The microfluidic channel for the experiments with the electro-acoustic fields (EAFs) is shown in (Fig. 1a–d). It was built by gluing two pieces of enamelled copper wire (1,567,045 TRU COMPONENTS-150–160-μm) on a microscope slide (Carl Roth- NK72.1) using optical adhesive (NOA81 Norland) as walls of the capillary and closed on top with a coverslip (Carl Roth- H873) using the same glue. The electrodes are not in direct electrical contact with the solution medium to avoid unwanted electrothermal flows caused by Joule heating.
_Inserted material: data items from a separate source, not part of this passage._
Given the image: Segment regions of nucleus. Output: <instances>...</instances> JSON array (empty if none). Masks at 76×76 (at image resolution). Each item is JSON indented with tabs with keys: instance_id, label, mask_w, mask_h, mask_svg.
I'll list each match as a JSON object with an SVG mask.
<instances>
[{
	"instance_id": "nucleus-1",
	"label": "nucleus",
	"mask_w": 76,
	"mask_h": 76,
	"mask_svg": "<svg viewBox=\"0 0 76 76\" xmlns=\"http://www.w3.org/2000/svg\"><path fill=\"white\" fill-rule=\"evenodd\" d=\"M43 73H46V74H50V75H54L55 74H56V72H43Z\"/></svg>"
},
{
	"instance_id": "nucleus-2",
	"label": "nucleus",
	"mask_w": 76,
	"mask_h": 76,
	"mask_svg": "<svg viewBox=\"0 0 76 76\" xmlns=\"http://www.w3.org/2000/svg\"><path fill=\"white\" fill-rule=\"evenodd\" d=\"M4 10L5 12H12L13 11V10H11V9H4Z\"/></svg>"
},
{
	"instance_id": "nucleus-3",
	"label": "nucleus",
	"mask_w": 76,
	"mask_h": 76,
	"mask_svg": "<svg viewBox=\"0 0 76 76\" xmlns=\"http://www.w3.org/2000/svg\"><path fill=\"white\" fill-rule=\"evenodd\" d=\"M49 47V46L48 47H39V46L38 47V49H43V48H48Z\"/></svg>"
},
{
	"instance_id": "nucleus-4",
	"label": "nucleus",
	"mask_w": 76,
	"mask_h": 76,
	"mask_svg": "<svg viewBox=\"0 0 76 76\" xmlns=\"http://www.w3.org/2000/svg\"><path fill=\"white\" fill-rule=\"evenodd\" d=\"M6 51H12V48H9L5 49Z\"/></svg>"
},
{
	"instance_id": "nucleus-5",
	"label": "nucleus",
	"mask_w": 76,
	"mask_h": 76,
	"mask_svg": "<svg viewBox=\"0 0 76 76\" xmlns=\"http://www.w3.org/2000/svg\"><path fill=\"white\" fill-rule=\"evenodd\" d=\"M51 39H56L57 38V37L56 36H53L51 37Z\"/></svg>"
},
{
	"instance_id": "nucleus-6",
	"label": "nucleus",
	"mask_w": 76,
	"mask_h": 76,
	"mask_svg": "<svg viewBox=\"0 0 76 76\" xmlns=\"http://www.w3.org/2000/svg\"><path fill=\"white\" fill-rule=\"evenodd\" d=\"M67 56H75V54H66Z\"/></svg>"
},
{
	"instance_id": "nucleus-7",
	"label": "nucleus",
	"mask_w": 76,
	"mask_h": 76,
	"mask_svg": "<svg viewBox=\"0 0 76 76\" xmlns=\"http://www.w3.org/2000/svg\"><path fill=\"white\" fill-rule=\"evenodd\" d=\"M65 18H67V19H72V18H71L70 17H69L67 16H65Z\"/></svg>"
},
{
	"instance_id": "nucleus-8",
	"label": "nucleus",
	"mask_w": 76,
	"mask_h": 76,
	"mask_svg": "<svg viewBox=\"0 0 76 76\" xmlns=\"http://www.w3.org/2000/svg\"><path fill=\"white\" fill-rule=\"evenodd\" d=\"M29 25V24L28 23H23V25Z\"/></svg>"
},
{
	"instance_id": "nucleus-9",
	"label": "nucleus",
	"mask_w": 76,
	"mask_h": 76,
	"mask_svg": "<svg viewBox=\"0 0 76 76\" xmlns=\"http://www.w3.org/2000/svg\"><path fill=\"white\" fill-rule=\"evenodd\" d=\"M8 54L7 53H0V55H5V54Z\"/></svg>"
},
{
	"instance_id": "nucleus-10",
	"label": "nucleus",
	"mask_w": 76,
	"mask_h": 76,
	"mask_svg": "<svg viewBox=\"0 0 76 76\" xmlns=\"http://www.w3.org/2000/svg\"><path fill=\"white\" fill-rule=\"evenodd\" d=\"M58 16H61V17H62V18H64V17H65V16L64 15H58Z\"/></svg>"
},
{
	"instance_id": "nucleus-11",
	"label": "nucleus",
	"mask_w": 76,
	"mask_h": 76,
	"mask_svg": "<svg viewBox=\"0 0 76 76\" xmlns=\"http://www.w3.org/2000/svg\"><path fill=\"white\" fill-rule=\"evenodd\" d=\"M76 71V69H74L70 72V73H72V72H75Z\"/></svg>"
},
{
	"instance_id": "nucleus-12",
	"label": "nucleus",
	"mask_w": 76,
For the control experiments with the silent electric fields (SEFs), the sample is contained in a capillary (Vitrocom Inc. 2 mm width) mounted between two wires with minimal mechanical contact to the electrodes to not expose the sample to the acoustic vibrations caused by the electrodes (Fig. 1k–n). The parallel wires produce a linearly polarized electric field inside the channels (Fig. 1d, n). To apply a purely acoustic field, a piezoelectric transducer (KPT-G1420A-K8437) is glued next to the capillary (Fig. 1e–g). The capillaries are mounted on an upright microscope (Nikon, Eclipse TS100) equipped with a 40x (Nikon E-plan NA: 0.65) objective to capture live bright-field images during the experiment. The same capillary size and geometry with 3 mm width and 2 cm length were used for all experiments with EAFs (Figure S1). The sample dispersions are sucked into the sample cell using capillary forces upon pipetting them to the end of the capillary. The sinusoidal AC signal is generated by a wave function generator (TTI TG1010A-10 MHz DDC) that is connected to an amplifier (KROHN-HITE 7602 M. 1 MHz-34W-800Vpp). This sets the higher end of the frequency range we can probe while increasing the frequency would further shorten the wavelength of the ultra-sound to close to the extent of a microscope’s field of view. The speed of rotation was determined by tracking objects in each frame.

Oil suspension preparation

The suspensions were prepared by adding oleic acid (90%, 364,525 Sigma-Aldrich) to DI water at room temperature. The mixtures were shaken for a minute to separate the oil into polydisperse droplets. 1 µm polystyrene particles were added to the oil in advance to enable tracking the rotation of the droplets. The results for each data point were collected from at least 3 repeated experiments and averaged over 10–20 drops for similar sizes of the drops (12–13 µm).

Cell preparation

MCF-7 epithelial breast cancer cells were a gift from Maria dM Vivanco (CIC bioGUNE). They were grown in DMEM supplemented with 10% fetal bovine serum (FBS) and 1% PenStrep. HeLa CCL2 (HeLa ATCC CCL-2) cells were cultured in MEM supplemented with 10% FBS and 1% PenStrep. All cell culture media and chemicals used were supplied by Thermo Fisher Scientific. Both cell lines were passaged twice per week at a maximum confluence of 80%. The cells were trypsinized and counted before each measurement. They were then centrifuged, the supernatant removed, and washed once with PBS. The cells were resuspended at a concentration of 105 cells/mL in a medium consisting of 0.05% BSA, 200 mmol/L mannitol, 50 µmol/L CaCl2, 100 µmol/L MgCl2, and 500 µmol/L Hepes51 to enable measurements by limiting the screening of the electric fields in the measurement chamber by ions. Cell viability in the measurement medium was confirmed for at least 24 h. Cells were treated with 5 µmol/L cytochalasin D for 30 min at 37 °C in the culture medium to depolymerize the actin filaments before resuspending them in the measurement medium. Fixed cells were prepared by treatment with 4% paraformaldehyde at 37 °C for 10 min, followed by centrifugation and resuspension in the measurement medium. These treatments of the cells affect their mechanical properties. The cells used in all experiments were passaged 3–10 times, except when reported otherwise. Data for each data point was collected from at least three biological replicates, and multiple experiments were conducted to gather velocity data from 10–20 cells per data point. The obtained data were then averaged over these cells for each data point.